■ Instructions for the task ■
Beginning with the first line of the data below, reproduce every line unchanged, ending with the line that holds "The dipole self-energy".

Dataset entries:

========

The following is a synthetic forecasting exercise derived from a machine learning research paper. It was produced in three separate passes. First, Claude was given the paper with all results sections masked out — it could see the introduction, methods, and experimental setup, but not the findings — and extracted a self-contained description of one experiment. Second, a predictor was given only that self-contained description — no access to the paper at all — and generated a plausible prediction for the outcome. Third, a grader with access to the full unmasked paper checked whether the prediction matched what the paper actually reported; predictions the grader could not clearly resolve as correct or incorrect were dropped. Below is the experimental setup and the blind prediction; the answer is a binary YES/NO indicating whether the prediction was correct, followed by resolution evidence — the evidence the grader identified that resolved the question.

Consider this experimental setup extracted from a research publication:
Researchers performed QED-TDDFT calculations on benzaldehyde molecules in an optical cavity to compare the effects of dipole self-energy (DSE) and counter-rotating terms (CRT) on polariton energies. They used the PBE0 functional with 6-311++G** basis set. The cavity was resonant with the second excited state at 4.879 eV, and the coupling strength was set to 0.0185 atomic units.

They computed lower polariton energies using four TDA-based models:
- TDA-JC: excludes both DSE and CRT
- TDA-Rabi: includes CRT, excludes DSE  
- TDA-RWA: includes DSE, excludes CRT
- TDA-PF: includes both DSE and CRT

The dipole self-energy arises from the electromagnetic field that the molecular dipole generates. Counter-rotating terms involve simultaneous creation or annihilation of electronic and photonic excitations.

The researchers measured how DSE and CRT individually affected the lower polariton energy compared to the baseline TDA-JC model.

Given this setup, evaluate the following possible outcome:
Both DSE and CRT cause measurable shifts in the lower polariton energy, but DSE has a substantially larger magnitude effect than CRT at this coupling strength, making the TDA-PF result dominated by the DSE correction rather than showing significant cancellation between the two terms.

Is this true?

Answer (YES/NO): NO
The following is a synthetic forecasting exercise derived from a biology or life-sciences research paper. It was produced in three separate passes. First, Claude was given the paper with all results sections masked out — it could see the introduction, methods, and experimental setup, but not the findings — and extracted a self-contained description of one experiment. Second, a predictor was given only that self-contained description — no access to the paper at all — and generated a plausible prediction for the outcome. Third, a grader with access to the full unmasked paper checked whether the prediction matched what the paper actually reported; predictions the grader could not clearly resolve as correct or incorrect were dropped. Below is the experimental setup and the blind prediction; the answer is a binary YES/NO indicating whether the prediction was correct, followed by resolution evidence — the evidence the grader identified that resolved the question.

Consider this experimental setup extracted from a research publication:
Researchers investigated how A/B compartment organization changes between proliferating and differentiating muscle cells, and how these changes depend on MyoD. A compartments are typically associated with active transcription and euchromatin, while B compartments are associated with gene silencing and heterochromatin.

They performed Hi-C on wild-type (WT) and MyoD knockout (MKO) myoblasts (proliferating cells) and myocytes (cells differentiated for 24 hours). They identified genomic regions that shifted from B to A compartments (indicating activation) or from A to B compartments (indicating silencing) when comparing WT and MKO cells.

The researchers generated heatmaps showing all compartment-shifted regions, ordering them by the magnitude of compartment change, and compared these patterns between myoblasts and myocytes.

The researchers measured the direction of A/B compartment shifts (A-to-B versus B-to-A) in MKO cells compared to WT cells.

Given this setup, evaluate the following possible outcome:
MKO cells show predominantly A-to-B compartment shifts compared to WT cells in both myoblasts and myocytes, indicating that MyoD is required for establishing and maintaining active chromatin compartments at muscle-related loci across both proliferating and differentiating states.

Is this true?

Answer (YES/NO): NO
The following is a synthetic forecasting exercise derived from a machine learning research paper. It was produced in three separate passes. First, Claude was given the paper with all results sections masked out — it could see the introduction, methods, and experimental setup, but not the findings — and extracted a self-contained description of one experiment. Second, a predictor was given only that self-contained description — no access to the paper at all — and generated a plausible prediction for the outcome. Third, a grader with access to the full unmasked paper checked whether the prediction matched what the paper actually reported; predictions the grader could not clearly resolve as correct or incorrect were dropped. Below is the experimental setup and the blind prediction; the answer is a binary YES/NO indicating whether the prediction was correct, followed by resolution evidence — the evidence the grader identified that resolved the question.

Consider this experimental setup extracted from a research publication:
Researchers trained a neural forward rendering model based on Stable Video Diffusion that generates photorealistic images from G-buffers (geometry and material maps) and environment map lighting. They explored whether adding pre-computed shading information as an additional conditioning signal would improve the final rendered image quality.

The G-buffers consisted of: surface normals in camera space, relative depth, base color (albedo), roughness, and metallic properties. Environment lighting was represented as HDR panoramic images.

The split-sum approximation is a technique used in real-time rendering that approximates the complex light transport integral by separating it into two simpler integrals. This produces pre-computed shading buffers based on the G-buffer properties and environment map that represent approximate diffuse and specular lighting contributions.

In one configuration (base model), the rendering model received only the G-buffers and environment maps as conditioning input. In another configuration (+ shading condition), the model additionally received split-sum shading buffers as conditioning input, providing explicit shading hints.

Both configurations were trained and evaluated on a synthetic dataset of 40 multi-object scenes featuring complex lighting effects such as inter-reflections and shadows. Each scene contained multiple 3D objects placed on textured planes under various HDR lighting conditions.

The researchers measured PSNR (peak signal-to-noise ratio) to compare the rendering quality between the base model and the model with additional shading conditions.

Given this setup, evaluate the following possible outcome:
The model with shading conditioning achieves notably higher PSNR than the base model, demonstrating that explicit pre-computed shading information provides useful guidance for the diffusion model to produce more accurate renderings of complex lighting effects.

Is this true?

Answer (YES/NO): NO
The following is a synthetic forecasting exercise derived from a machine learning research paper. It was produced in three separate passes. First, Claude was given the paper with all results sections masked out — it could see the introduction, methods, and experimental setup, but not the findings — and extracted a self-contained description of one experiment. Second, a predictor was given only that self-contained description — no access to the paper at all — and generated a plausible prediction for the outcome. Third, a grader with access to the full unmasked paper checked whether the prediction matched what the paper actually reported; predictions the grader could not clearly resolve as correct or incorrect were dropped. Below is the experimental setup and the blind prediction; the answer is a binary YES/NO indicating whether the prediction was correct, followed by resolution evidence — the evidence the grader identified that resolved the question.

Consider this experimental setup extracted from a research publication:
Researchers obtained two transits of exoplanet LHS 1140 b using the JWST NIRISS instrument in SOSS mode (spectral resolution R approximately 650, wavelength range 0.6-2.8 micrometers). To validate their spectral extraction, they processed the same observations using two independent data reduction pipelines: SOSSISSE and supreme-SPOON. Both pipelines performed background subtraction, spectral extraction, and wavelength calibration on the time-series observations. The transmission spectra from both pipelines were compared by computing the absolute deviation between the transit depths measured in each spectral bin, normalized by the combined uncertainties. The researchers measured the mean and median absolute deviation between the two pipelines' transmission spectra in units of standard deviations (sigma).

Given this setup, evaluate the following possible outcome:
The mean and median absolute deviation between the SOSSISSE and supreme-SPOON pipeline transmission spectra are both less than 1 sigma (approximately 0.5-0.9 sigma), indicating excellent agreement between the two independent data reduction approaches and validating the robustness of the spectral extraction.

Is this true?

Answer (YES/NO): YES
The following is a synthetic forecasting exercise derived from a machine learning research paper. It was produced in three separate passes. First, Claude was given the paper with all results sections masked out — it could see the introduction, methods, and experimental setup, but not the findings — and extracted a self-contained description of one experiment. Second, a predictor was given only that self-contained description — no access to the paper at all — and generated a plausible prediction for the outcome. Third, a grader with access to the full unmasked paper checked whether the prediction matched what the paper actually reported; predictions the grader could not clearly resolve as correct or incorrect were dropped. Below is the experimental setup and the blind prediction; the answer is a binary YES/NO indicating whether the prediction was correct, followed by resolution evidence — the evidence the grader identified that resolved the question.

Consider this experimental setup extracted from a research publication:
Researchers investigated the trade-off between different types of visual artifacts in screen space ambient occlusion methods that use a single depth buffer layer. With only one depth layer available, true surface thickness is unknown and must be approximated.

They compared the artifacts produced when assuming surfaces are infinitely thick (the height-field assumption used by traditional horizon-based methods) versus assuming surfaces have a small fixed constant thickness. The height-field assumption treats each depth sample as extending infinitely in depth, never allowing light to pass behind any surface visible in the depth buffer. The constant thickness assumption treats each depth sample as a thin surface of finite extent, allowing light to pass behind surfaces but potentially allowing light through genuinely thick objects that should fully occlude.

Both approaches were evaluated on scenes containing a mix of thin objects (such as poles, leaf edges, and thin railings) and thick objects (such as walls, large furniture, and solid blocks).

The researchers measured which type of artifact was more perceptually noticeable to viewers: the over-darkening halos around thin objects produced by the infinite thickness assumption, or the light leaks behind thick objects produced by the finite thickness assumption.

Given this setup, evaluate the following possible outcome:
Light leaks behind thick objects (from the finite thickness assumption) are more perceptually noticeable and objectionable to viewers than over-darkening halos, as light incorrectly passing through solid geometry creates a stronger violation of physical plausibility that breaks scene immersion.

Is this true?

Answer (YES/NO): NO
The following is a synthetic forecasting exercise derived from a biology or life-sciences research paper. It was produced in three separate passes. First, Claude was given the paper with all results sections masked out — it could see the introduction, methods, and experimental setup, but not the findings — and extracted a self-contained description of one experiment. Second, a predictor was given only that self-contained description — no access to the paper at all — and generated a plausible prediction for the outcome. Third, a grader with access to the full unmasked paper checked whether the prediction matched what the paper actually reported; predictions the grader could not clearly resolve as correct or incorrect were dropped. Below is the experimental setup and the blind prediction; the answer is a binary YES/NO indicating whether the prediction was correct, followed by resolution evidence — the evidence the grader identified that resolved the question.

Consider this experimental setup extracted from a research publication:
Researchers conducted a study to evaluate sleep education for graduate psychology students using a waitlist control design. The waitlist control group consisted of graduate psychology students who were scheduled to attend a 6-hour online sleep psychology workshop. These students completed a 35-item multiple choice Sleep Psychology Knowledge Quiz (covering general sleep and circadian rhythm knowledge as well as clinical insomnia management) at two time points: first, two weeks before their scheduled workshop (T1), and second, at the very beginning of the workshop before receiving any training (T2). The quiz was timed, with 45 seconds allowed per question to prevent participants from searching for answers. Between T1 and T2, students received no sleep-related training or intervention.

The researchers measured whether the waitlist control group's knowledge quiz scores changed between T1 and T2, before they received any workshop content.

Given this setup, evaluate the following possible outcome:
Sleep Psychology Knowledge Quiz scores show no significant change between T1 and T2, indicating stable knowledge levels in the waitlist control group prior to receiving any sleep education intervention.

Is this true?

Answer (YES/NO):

========

■ Written response ■
The following is a synthetic forecasting exercise derived from a machine learning research paper. It was produced in three separate passes. First, Claude was given the paper with all results sections masked out — it could see the introduction, methods, and experimental setup, but not the findings — and extracted a self-contained description of one experiment. Second, a predictor was given only that self-contained description — no access to the paper at all — and generated a plausible prediction for the outcome. Third, a grader with access to the full unmasked paper checked whether the prediction matched what the paper actually reported; predictions the grader could not clearly resolve as correct or incorrect were dropped. Below is the experimental setup and the blind prediction; the answer is a binary YES/NO indicating whether the prediction was correct, followed by resolution evidence — the evidence the grader identified that resolved the question.

Consider this experimental setup extracted from a research publication:
Researchers performed QED-TDDFT calculations on benzaldehyde molecules in an optical cavity to compare the effects of dipole self-energy (DSE) and counter-rotating terms (CRT) on polariton energies. They used the PBE0 functional with 6-311++G** basis set. The cavity was resonant with the second excited state at 4.879 eV, and the coupling strength was set to 0.0185 atomic units.

They computed lower polariton energies using four TDA-based models:
- TDA-JC: excludes both DSE and CRT
- TDA-Rabi: includes CRT, excludes DSE  
- TDA-RWA: includes DSE, excludes CRT
- TDA-PF: includes both DSE and CRT

The dipole self-energy arises from the electromagnetic field that the molecular dipole generates. Counter-rotating terms involve simultaneous creation or annihilation of electronic and photonic excitations.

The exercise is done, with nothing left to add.